(Scene question records)
○ ○ ○ ○
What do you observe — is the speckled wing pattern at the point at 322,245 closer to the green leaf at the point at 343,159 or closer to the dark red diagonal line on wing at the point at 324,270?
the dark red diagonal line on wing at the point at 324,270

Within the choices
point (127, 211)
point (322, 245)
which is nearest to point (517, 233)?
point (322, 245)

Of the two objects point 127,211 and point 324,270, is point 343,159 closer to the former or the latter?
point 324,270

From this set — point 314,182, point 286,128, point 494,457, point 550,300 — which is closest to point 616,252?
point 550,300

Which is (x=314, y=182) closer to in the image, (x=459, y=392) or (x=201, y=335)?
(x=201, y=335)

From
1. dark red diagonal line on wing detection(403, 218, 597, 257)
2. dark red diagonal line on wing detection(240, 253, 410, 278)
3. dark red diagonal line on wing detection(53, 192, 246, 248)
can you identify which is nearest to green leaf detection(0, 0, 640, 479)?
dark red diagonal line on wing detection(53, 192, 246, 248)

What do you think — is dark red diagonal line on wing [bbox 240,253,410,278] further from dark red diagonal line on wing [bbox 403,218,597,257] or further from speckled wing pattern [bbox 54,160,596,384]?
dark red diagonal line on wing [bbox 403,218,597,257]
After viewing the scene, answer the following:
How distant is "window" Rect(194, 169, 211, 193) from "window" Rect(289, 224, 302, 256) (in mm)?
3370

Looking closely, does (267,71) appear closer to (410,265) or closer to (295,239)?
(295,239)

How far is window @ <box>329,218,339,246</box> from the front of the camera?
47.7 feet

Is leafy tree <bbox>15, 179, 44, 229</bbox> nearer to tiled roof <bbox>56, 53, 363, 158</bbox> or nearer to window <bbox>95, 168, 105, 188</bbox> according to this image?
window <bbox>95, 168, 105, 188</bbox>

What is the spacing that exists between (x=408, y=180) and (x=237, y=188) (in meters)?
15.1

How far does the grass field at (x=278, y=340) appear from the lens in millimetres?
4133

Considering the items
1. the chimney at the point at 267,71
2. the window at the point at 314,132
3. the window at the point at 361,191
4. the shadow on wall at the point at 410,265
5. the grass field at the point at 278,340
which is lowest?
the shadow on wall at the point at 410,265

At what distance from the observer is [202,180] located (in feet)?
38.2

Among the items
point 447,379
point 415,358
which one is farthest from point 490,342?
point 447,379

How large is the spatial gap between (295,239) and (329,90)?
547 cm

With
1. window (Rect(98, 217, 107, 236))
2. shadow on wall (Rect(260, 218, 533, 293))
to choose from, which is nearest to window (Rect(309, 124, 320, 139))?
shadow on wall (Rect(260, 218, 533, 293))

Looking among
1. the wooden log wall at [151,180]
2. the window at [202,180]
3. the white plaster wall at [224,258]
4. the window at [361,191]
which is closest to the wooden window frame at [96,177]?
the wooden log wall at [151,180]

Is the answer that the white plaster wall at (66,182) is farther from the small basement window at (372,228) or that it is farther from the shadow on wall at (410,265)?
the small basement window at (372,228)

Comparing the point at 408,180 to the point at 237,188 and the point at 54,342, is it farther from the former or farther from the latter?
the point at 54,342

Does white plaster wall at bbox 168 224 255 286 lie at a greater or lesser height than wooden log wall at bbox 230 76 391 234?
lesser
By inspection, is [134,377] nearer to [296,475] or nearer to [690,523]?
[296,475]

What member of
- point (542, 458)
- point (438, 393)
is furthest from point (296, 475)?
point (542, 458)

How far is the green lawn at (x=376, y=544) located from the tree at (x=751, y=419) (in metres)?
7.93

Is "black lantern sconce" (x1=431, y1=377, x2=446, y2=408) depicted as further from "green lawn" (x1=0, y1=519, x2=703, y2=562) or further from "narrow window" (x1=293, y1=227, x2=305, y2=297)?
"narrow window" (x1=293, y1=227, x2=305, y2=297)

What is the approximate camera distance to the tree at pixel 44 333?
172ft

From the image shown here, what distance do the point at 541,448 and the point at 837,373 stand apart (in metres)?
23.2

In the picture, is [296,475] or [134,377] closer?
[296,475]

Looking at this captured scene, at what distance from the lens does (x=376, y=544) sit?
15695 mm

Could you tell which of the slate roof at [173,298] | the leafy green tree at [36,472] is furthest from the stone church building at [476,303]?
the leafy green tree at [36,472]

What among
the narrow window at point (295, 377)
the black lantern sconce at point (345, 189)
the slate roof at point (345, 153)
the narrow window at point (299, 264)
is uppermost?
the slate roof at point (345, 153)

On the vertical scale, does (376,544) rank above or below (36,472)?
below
○ ○ ○ ○
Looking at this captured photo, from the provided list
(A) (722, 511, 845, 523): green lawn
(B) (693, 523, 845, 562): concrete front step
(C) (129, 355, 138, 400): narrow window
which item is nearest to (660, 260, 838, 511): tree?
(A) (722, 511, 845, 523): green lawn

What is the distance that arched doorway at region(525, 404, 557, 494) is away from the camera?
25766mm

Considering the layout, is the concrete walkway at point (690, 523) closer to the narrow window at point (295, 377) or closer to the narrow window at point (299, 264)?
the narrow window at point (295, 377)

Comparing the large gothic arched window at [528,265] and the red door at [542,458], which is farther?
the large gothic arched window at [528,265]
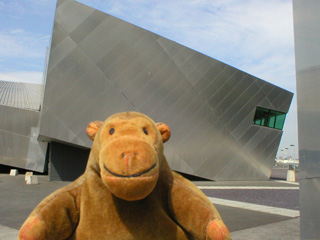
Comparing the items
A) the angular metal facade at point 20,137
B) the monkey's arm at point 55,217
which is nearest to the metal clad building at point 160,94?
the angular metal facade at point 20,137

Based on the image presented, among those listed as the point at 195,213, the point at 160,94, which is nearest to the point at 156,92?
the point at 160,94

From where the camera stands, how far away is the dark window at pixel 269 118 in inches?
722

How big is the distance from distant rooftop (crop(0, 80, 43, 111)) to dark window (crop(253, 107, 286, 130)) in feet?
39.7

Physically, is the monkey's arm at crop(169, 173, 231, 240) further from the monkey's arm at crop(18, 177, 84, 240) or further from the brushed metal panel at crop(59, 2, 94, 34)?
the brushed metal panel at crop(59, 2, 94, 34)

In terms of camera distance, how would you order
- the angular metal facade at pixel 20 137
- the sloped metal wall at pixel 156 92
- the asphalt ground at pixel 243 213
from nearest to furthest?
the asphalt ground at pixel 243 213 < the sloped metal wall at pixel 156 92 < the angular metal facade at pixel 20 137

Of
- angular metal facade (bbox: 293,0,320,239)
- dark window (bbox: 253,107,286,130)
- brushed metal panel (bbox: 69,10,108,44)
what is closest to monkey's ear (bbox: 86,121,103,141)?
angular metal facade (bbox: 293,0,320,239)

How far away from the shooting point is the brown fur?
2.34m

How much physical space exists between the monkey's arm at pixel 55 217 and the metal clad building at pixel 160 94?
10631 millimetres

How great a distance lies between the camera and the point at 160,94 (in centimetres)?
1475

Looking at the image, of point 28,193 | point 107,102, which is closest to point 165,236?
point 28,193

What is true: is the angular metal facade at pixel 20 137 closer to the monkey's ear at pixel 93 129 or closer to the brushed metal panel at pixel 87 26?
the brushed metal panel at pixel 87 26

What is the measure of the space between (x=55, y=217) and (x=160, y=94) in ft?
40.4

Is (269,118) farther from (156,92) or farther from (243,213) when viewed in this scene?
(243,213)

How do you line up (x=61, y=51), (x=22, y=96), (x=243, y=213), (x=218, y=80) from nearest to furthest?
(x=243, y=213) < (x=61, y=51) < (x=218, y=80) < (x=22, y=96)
○ ○ ○ ○
> **Task objective**: Please copy the part of the listing that opens with the line containing "Is (269,118) farther" and closes with the line containing "(x=243, y=213) <", reproducing each line unchanged.

> **Task solution**:
Is (269,118) farther from (156,92) or farther from (243,213) when viewed in this scene?
(243,213)

How do you line up (x=61, y=51), (x=22, y=96), (x=243, y=213), (x=218, y=80) from nearest to furthest?
(x=243, y=213) < (x=61, y=51) < (x=218, y=80) < (x=22, y=96)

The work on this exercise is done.